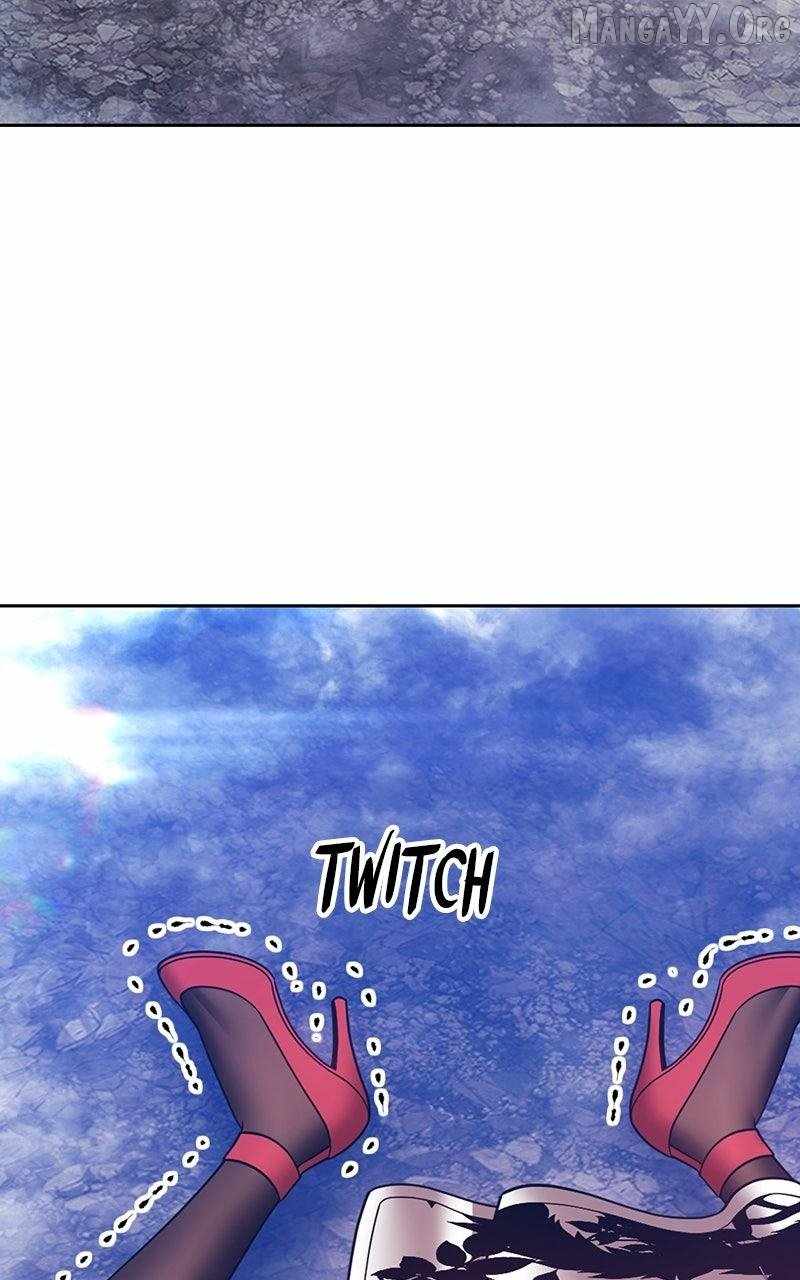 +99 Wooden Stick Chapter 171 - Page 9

==

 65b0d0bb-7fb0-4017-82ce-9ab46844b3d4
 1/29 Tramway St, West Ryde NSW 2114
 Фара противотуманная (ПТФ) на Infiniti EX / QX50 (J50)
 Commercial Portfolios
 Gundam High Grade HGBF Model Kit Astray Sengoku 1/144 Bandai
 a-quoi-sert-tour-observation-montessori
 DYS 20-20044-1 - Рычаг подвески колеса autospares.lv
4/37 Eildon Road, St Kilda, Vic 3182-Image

* * *

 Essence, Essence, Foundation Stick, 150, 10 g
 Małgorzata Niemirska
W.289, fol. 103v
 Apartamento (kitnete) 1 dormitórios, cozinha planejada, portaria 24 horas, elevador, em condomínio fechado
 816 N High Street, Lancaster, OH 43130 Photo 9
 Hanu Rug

• EXERCISE BRIEF: Every line with "High" in it should be copied from the entries.

• EXERCISE OUTPUT:
 Gundam High Grade HGBF Model Kit Astray Sengoku 1/144 Bandai
 816 N High Street, Lancaster, OH 43130 Photo 9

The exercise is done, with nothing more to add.